The Israeli embassy in Ireland called the bill "immoral" and stated that "Closing doors will not in any way facilitate Ireland's role and influence."[25] Defence minister Avigdor Lieberman proposed shuttering Israel's embassy in Dublin.[26] Benjamin Netanyahu, the Prime Minister of Israel, stated that the bill is "utterly contrary to the principles of free trade and justice". Isaac Herzog wrote to Coveney, stating that the legislation "sets a dangerous precedent which is detrimental to the relations between our countries and to the chances of resolving the Israel Palestinian conflict by a negotiated compromise". He warned that the boycott might extend into Israel's 1948 borders, as most Irish people are not familiar with the intricacies of the Israeli-Palestinian conflict.[27]

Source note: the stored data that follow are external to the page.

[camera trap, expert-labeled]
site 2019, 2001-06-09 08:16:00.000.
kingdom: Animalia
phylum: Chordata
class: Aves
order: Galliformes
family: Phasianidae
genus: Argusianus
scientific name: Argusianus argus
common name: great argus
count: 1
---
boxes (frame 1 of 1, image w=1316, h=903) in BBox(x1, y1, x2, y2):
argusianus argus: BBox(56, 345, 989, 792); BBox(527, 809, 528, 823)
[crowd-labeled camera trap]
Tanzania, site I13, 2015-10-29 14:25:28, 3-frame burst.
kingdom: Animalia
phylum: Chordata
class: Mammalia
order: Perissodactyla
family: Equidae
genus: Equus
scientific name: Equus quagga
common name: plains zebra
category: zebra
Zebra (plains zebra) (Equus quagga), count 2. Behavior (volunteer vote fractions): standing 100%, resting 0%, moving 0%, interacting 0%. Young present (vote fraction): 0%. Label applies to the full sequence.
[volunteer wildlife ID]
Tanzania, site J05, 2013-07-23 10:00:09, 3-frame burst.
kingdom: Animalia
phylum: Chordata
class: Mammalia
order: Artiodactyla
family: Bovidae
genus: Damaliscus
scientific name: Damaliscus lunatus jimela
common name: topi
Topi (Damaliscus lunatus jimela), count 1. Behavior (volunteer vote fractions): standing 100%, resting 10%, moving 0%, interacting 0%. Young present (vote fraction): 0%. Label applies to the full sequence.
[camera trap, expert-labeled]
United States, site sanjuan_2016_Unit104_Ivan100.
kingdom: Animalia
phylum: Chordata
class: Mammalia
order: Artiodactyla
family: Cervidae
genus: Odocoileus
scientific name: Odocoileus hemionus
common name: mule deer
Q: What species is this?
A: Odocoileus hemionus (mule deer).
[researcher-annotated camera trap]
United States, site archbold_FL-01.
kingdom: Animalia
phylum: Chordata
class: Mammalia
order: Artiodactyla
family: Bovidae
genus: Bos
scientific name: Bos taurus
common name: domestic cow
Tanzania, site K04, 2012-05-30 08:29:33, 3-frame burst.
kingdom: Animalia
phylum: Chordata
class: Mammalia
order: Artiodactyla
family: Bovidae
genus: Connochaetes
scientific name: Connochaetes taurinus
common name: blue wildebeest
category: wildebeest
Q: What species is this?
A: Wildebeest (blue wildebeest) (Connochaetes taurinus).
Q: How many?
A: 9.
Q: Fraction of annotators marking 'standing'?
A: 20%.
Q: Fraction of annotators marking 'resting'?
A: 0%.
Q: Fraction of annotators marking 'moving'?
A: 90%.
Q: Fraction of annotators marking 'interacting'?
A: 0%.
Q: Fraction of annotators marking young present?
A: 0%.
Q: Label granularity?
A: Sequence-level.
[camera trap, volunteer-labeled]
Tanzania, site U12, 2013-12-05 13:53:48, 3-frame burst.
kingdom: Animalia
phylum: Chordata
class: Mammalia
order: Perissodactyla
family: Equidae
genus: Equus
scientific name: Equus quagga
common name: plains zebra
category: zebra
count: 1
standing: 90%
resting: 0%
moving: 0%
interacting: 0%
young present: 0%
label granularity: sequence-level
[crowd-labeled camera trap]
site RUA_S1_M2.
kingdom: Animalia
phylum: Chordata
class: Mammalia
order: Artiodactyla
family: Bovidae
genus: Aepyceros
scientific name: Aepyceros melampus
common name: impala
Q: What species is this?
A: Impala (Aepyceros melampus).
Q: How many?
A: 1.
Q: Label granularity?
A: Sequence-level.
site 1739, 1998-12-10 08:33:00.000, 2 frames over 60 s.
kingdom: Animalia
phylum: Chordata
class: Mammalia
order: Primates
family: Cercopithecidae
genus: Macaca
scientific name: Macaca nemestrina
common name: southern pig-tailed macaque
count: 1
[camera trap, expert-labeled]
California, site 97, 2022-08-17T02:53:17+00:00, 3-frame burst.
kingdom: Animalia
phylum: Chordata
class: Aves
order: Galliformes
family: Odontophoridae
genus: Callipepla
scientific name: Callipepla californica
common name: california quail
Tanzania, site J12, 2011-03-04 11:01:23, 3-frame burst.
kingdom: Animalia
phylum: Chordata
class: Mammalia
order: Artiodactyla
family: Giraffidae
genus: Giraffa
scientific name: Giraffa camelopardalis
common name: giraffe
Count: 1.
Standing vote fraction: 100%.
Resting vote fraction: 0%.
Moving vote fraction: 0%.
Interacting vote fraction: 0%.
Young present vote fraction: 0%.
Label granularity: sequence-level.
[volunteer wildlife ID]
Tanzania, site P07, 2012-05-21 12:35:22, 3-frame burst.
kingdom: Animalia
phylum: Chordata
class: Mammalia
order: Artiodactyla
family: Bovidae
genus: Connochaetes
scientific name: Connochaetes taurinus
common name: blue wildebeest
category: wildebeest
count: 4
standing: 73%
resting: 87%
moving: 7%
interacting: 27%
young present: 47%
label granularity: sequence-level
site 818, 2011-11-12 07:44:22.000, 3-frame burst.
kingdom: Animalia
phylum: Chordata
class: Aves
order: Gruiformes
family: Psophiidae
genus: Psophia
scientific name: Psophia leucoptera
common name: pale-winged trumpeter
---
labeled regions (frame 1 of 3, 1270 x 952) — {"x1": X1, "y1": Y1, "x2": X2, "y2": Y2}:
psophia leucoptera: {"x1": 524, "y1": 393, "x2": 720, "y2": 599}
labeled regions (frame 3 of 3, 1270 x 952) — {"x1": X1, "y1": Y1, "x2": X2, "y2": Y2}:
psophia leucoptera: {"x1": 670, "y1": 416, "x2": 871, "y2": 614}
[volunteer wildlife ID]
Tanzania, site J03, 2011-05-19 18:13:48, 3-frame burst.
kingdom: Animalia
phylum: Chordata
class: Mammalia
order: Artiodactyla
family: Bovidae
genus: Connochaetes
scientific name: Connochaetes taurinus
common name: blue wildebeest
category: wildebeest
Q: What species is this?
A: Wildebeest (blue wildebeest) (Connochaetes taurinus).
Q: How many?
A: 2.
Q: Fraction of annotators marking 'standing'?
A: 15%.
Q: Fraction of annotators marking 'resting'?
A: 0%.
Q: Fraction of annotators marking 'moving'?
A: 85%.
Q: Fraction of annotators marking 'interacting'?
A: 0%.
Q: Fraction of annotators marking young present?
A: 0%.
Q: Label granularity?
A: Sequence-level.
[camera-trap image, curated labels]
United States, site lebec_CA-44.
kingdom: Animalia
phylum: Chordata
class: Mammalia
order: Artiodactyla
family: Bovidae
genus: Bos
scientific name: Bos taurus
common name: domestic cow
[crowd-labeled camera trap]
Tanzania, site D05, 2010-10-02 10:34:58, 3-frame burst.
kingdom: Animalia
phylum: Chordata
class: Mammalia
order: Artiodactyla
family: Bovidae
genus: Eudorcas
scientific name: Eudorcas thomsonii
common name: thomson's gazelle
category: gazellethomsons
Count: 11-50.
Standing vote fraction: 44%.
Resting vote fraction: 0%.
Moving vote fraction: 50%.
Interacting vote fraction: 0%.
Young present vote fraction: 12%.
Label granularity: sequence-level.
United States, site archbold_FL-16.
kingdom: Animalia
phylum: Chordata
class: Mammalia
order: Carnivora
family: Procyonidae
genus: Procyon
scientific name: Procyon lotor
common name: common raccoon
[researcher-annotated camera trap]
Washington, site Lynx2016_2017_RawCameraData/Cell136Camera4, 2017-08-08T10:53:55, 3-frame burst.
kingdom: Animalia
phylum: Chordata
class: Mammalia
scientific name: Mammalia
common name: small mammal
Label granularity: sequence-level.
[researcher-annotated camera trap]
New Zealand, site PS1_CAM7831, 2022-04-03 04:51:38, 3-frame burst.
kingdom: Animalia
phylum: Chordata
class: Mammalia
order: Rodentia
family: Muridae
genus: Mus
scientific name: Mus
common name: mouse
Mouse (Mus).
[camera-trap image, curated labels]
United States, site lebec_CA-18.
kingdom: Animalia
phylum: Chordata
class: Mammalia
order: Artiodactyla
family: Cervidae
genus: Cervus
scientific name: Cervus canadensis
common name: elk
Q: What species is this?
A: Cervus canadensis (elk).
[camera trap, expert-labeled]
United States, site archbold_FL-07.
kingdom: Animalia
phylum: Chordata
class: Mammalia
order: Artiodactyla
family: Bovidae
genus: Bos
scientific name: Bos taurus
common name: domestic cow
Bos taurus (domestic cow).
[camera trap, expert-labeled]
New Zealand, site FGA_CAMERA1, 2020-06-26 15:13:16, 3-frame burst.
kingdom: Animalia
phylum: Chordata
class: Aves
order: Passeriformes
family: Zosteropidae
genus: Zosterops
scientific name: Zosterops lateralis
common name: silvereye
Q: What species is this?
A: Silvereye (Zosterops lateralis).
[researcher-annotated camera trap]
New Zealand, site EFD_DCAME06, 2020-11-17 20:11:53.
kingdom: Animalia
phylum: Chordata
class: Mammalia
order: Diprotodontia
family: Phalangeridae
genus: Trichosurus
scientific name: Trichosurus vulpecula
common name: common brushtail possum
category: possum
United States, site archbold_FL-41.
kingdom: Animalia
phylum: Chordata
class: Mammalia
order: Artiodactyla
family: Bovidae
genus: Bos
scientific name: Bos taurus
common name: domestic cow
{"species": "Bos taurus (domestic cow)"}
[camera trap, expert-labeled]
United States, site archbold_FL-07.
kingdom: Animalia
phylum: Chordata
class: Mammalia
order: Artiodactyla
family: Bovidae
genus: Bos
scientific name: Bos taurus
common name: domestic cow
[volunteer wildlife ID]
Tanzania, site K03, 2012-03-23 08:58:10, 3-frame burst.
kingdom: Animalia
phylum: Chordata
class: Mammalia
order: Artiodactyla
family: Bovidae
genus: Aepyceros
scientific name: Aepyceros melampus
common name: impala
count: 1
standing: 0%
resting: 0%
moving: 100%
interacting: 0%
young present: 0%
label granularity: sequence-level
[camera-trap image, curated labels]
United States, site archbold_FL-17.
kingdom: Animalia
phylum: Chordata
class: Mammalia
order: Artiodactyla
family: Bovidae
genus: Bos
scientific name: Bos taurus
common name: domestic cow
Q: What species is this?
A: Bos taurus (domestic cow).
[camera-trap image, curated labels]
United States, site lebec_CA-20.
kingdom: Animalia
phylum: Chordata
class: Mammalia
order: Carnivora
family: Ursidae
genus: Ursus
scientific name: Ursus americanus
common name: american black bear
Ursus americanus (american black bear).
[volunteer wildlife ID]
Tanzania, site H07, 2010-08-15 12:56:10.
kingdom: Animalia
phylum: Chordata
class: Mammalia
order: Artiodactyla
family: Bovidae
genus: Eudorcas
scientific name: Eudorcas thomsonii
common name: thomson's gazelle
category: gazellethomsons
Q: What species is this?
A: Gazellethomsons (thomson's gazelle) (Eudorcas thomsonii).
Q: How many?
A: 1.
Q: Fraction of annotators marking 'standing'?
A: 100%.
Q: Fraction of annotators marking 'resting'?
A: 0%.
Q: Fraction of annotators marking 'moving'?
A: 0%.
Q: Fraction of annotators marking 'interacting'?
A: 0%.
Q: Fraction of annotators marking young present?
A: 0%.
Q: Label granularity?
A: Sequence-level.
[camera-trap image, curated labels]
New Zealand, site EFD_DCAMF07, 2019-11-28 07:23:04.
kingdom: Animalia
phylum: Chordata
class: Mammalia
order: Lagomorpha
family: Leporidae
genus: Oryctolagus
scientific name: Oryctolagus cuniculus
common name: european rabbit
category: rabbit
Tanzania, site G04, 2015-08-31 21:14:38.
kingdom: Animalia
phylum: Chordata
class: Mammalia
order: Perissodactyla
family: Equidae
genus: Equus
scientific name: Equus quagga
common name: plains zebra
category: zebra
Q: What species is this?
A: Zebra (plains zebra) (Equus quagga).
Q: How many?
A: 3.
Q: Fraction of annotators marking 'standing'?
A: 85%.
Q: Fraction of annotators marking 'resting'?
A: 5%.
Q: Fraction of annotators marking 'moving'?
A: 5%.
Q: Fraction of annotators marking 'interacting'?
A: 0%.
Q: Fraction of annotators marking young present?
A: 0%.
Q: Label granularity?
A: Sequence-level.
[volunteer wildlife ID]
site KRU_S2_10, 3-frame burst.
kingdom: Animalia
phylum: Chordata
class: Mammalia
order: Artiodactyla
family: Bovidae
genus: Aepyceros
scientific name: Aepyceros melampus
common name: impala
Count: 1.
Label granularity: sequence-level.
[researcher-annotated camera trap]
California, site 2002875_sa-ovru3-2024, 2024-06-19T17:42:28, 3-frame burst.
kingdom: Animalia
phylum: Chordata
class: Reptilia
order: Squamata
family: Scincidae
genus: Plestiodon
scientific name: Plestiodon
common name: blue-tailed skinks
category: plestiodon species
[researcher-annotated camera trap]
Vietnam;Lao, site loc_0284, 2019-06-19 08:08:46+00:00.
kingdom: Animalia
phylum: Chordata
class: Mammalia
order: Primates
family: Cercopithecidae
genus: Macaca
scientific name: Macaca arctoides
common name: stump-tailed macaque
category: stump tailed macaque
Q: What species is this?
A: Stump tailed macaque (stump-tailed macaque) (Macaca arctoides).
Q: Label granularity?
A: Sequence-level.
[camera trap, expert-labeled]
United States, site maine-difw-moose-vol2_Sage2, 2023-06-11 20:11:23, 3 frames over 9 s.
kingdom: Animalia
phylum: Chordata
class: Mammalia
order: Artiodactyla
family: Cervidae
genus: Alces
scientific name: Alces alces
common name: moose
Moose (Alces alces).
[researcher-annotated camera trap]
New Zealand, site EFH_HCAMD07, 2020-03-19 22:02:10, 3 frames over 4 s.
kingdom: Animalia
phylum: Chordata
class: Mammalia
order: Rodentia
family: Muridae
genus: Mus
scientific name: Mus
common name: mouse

It has been characterized as "BDS bill" in Jewish and Israeli media.[22] [28] An editorial in The Jerusalem Post criticized the omission of other territories considered occupied under international law in the debate over the bill, such as Turkish Cyprus, Western Sahara, and the Crimea. According to Trocaire the legislation would apply to territories where there is a clear international legal consensus on the status of the occupation. Currently only the occupied Palestinian territories have been confirmed as occupied by the International Court of Justice but it allows for other territories to be included so long as there is consensus between the Minister for Foreign Affairs & Trade and both houses of the Oireachtas.[29]